Material provided
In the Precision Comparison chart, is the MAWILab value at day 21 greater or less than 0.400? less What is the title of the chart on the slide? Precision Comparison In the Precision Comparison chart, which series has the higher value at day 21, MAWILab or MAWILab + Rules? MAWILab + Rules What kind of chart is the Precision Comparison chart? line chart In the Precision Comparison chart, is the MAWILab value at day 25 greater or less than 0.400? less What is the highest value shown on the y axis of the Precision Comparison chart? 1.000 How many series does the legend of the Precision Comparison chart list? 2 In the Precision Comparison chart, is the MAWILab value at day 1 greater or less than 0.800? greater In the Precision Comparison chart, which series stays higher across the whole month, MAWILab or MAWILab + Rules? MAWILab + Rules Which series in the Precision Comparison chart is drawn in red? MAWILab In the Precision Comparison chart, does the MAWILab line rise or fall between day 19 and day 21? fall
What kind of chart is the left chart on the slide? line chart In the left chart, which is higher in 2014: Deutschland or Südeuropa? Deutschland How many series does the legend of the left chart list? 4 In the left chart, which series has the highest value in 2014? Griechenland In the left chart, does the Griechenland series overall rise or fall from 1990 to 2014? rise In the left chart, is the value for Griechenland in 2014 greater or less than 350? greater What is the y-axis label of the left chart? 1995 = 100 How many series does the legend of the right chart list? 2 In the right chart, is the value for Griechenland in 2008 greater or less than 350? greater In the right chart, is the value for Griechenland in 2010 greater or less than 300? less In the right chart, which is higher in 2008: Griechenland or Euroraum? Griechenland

--

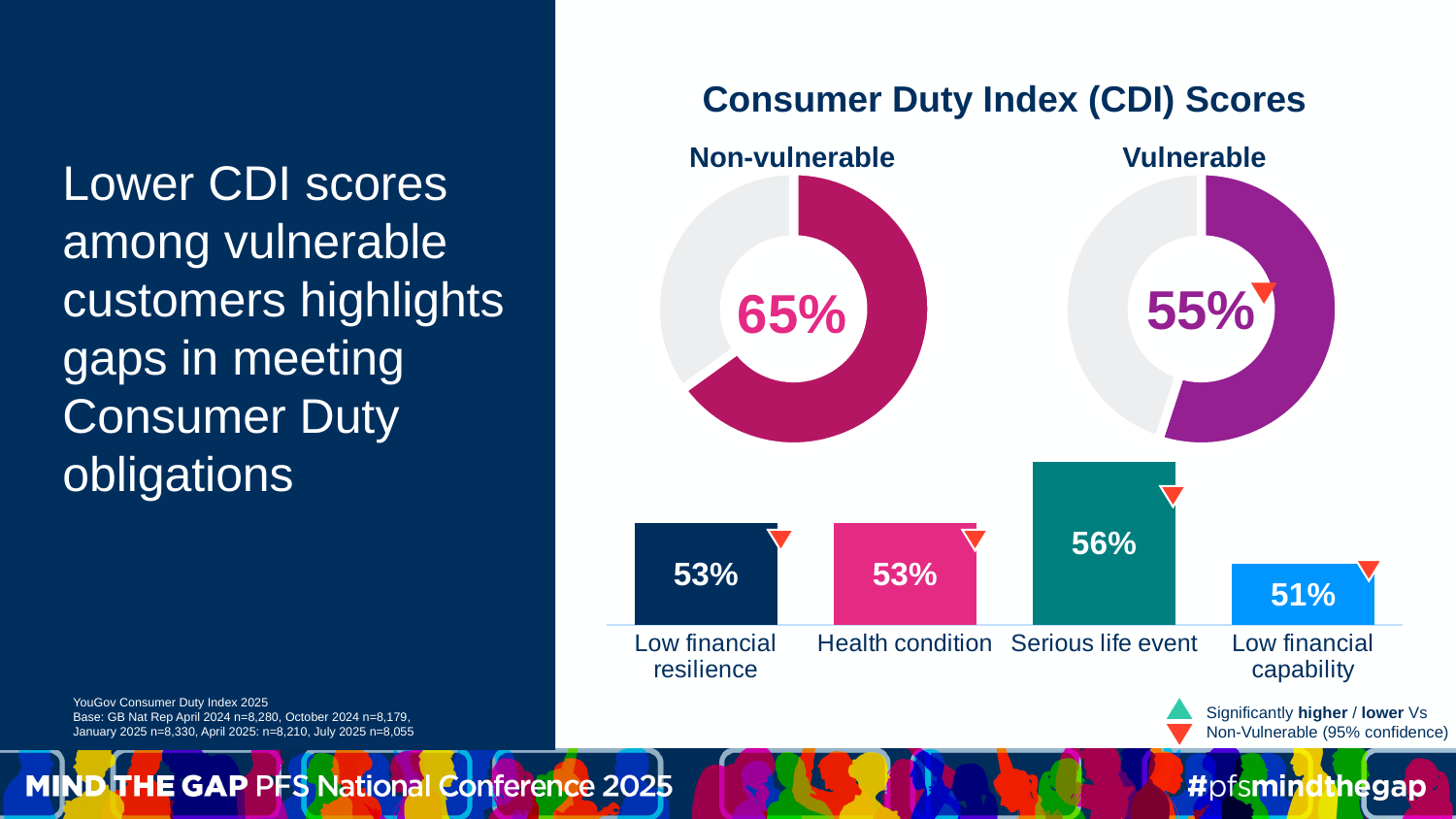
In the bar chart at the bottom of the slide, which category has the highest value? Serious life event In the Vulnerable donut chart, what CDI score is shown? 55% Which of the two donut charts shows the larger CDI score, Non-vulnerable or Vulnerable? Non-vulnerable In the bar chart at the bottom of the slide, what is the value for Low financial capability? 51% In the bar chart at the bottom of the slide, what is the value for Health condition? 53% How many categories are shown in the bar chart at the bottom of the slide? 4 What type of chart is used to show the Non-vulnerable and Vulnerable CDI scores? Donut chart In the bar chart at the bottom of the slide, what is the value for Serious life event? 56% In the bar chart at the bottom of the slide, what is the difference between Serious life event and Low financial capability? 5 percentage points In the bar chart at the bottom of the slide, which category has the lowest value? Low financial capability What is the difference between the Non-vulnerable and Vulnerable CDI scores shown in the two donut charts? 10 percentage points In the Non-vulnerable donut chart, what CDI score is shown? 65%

* * *

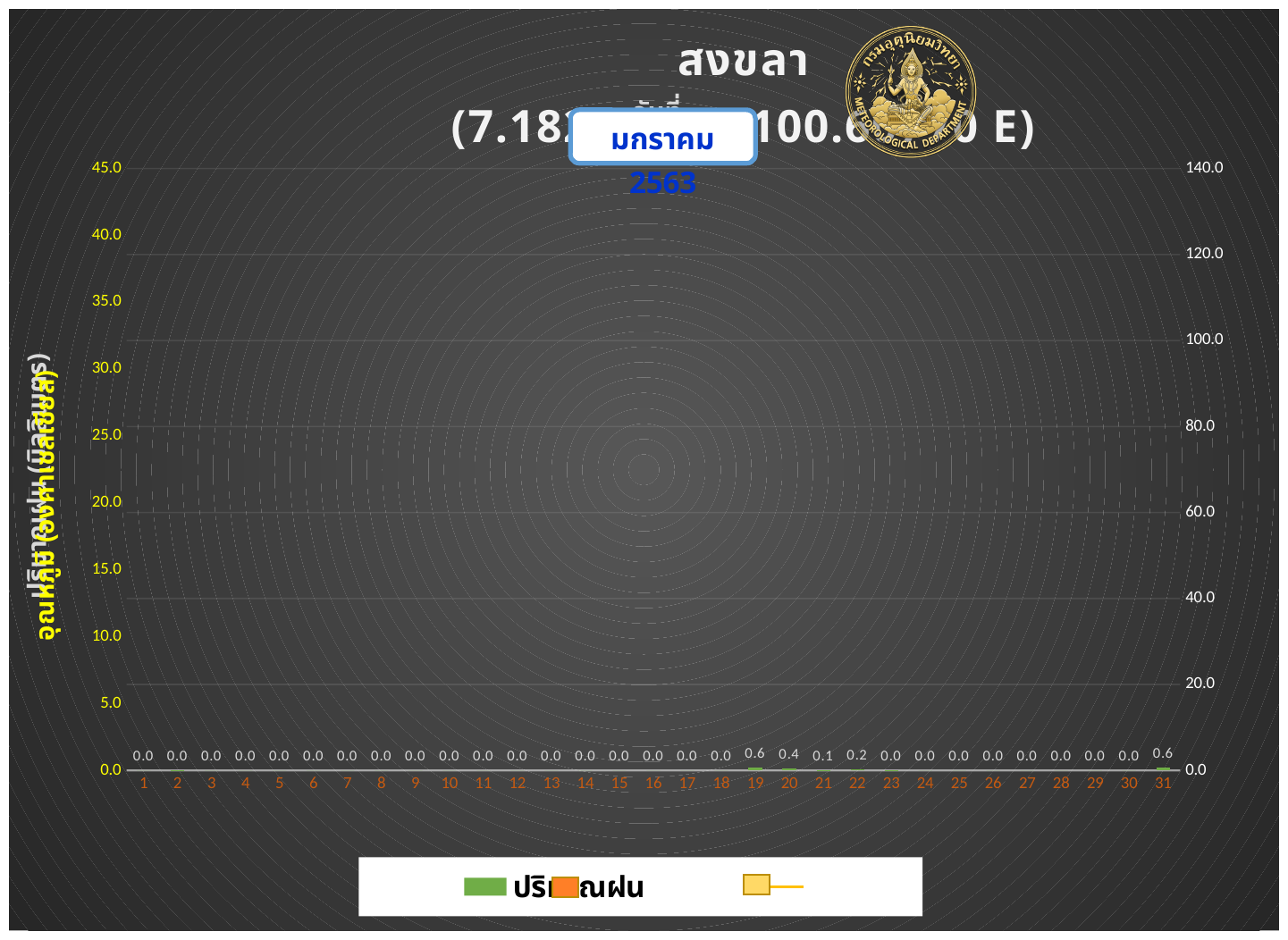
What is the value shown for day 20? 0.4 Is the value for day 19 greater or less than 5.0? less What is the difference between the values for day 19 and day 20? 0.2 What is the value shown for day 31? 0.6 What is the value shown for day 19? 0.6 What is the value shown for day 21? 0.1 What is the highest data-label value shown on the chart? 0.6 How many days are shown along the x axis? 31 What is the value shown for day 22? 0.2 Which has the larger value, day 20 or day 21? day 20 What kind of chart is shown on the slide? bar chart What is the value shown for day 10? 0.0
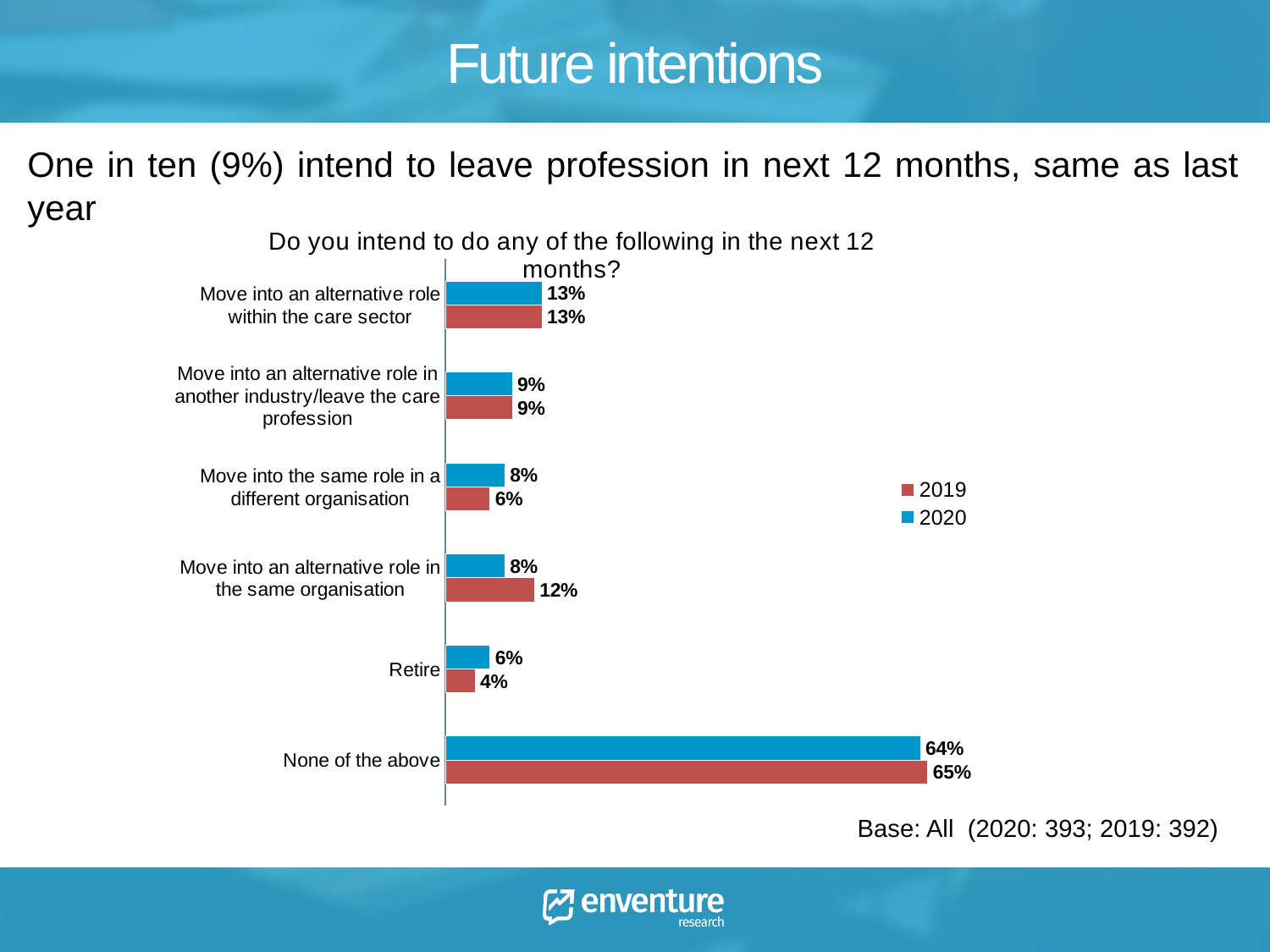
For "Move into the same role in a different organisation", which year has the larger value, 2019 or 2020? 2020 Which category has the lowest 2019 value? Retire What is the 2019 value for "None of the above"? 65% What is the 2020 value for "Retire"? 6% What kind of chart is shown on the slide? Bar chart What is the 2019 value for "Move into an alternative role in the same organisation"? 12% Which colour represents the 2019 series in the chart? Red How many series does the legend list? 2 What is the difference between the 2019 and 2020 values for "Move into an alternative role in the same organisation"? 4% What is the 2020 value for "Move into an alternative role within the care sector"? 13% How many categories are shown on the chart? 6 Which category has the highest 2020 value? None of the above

Work item
Please copy the records from the line with "What is the value shown for day 20?" to the line with "value? None of the above", keeping both of those lines and leaving out the pictures.

Expected answer
What is the value shown for day 20? 0.4 Is the value for day 19 greater or less than 5.0? less What is the difference between the values for day 19 and day 20? 0.2 What is the value shown for day 31? 0.6 What is the value shown for day 19? 0.6 What is the value shown for day 21? 0.1 What is the highest data-label value shown on the chart? 0.6 How many days are shown along the x axis? 31 What is the value shown for day 22? 0.2 Which has the larger value, day 20 or day 21? day 20 What kind of chart is shown on the slide? bar chart What is the value shown for day 10? 0.0
For "Move into the same role in a different organisation", which year has the larger value, 2019 or 2020? 2020 Which category has the lowest 2019 value? Retire What is the 2019 value for "None of the above"? 65% What is the 2020 value for "Retire"? 6% What kind of chart is shown on the slide? Bar chart What is the 2019 value for "Move into an alternative role in the same organisation"? 12% Which colour represents the 2019 series in the chart? Red How many series does the legend list? 2 What is the difference between the 2019 and 2020 values for "Move into an alternative role in the same organisation"? 4% What is the 2020 value for "Move into an alternative role within the care sector"? 13% How many categories are shown on the chart? 6 Which category has the highest 2020 value? None of the above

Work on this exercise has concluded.